While the NP debate is distracting the general public’s attention, the new wrinkle is for electric companies to begin replacing existing meters with Smart Meters. This means that the utilities will be throwing away billions of dollars worth of meters that are working just fine, and replacing them with Smart Meters costing billions more, and at a time when we’re supposed to be tightening our belts.

There is no way this can possibly reduce or maintain current costs. We consumer members will have to pay the bill and suffer whatever health problems the lack of sufficient safety research brings to us.

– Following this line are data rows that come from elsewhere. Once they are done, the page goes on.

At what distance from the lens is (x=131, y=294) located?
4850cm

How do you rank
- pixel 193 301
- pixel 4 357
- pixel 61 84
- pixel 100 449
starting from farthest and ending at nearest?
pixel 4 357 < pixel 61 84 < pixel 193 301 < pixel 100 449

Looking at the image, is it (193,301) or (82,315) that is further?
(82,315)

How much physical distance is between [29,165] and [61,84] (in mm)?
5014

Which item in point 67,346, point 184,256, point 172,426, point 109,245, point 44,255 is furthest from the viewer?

According to the Sage Associates Report, “Assessment of Radio Frequency Microwave Radiation Emissions from Smart Meters”, which is available online, “people who have medical or metal implants or other conditions rendering them vulnerable to health risks at lower levels than FCC RF limits may be particularly at risk.” That’s just for starters: there’s much more.

Smart Meters are not optional and utility companies are installing them even when occupants don’t want them. Once the Smart Meters are installed on our homes, schools and businesses, the next step will be to put transmitters on all the appliances in our homes, thereby increasing exposure inside and out. California is already experiencing problems.

We do not know what continued exposure will mean for us and it is clear that more research needs to be heeded in order to insure that we keep each other well.